Please answer these questions using the "Idiot of 2006" text below:
1. What did the woman give her daughter to eat?
2. What was the Coast Guard helicopter homing in on?
3. Which bank did the man go to after leaving the Bank of America?

> _DOCUMENT PASSAGE_
* * * * *

Number One Idiot of 2006

I am a medical student currently doing a rotation

in toxicology at the poison control center.

Today, this woman called in very upset

because she caught her little daughter eating ants.

I quickly reassured her that the ants are not harmful and there

would be no need to bring her daughter into the hospital.

She calmed down and at the end of the conversation happened

to mention that she gave her daughter some ant poison to eat in

order to kill the ants.

I told her that she better bring her daughter

into the emergency room right away.

Number Two Idiot of 2006

Early this year, some Boeing employees on the airfield

decided to steal a life raft from one of the 747s.

They were successful in getting it out of the plane and home.

Shortly after they took it for a float on the river,

they noticed a Coast Guard helicopter coming towards them.

It turned out that the chopper was homing in on

the emergency locator beacon that activated when

the raft was inflated.

They are no longer employed at Boeing.

Number Three Idiot of 2006

A man, wanting to rob a downtown Bank of America,

walked into the Branch and wrote this.

"Put all your muny in this bag." While standing in line,

waiting to give his note to the teller, he began to worry

that someone had seen him write the note and might

call the police before he reached the teller's window.

So he left the Bank of America

and crossed the street to the Wells Fargo Bank.

After waiting a few minutes in line,

he handed his note to the Wells Fargo teller.

* * * * *

> _INFORMATION GIVEN_
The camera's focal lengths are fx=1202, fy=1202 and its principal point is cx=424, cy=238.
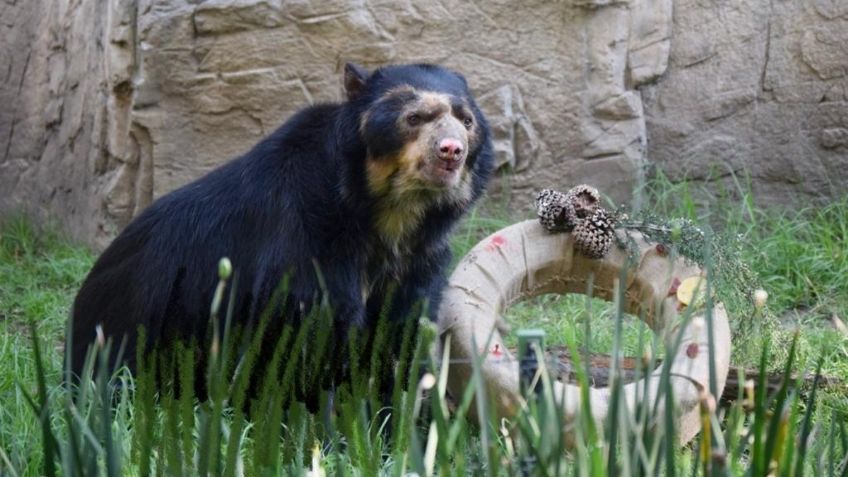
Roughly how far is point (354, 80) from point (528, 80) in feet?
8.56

* * * * *

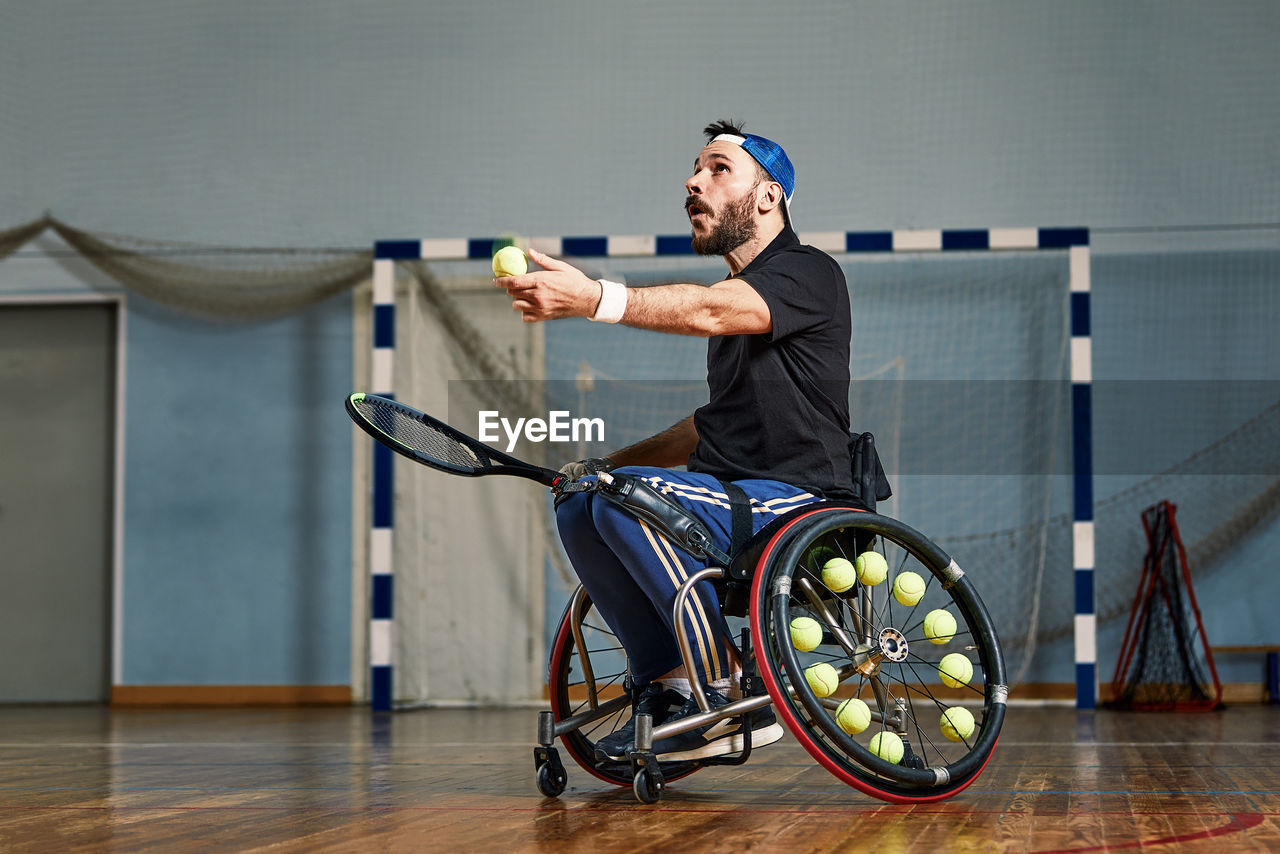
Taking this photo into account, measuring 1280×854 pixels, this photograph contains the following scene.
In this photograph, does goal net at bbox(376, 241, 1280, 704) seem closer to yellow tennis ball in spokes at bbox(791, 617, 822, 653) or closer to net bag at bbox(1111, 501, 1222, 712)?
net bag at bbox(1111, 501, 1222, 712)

* * * * *

> _TASK ANSWER_
1. Some ant poison, to kill the ants.
2. The emergency locator beacon that activated when the raft was inflated.
3. The Wells Fargo Bank across the street.